→ **Challenge**
Filter the listing below, copying out each line that contains the string "river". Matching is case-sensitive.

→ **Entries provided**
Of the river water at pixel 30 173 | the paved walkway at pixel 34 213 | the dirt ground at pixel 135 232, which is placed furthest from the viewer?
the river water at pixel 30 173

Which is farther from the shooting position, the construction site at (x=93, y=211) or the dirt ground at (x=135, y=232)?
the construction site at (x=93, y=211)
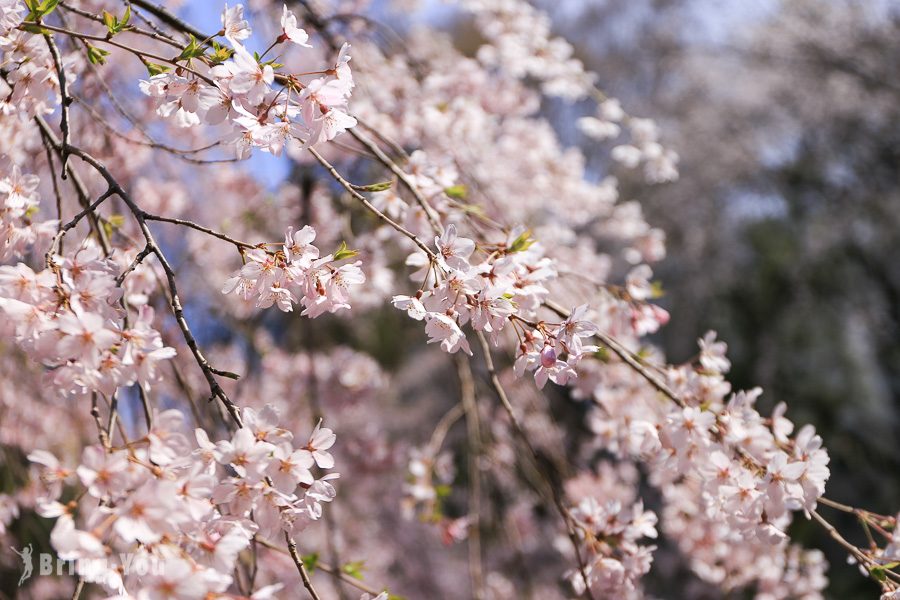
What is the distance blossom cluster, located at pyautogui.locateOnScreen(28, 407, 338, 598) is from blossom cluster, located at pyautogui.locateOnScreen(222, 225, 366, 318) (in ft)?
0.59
---
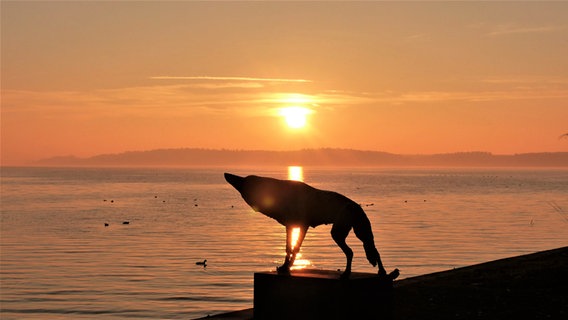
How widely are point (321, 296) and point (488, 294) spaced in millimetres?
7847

→ **The output**
Of the river water at pixel 30 173 | the paved walkway at pixel 34 213 | the dirt ground at pixel 135 232, which is placed furthest from the viewer?
the river water at pixel 30 173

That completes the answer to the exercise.